» **AIM OF THE EXERCISE**
For this exercise, write out every entry exactly and leave the pictures out.

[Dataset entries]
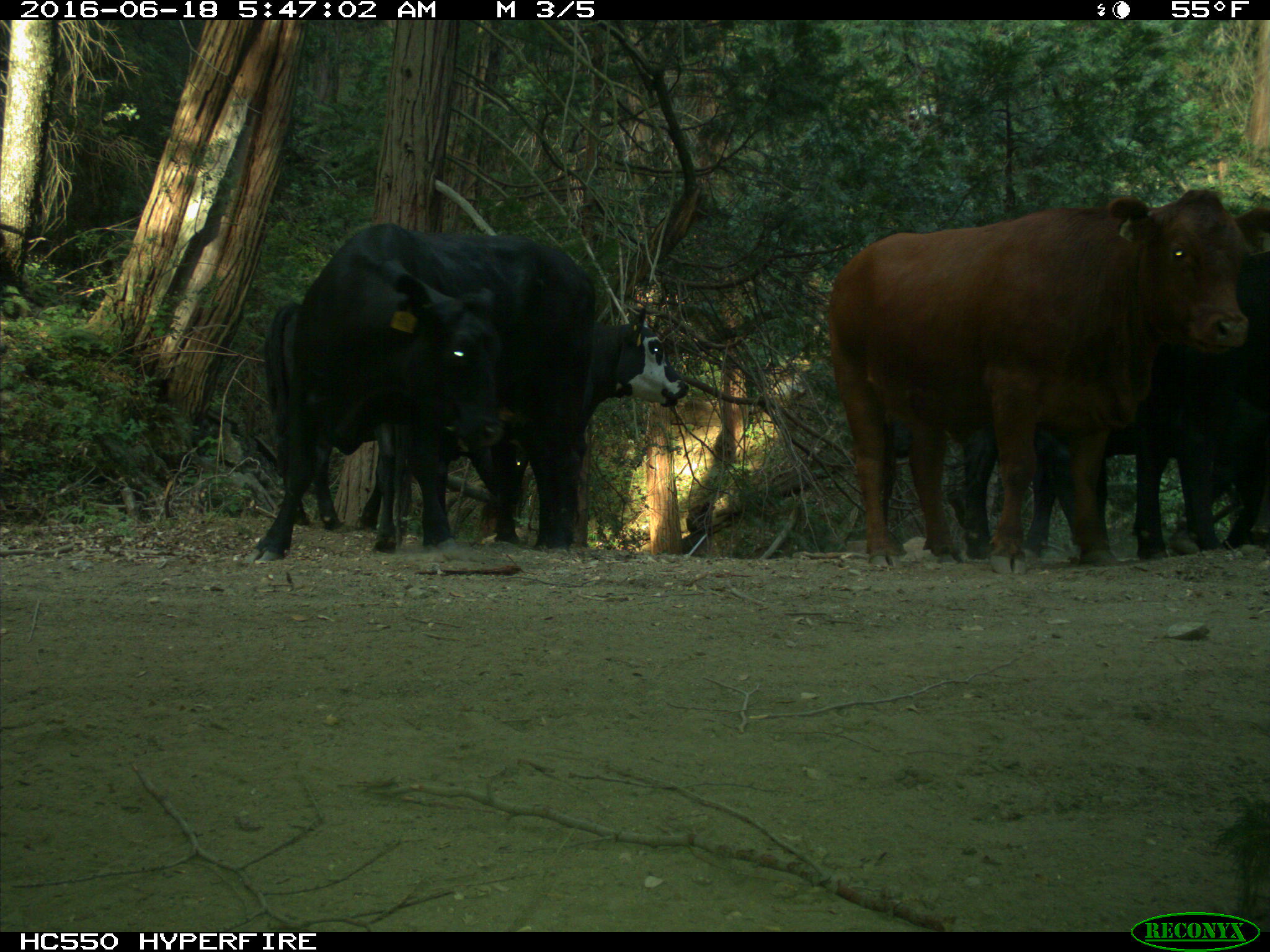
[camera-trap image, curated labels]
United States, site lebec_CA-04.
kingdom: Animalia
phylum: Chordata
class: Mammalia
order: Artiodactyla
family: Bovidae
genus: Bos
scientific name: Bos taurus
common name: domestic cow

» **TASK SOLUTION**
[camera-trap image, curated labels]
United States, site lebec_CA-04.
kingdom: Animalia
phylum: Chordata
class: Mammalia
order: Artiodactyla
family: Bovidae
genus: Bos
scientific name: Bos taurus
common name: domestic cow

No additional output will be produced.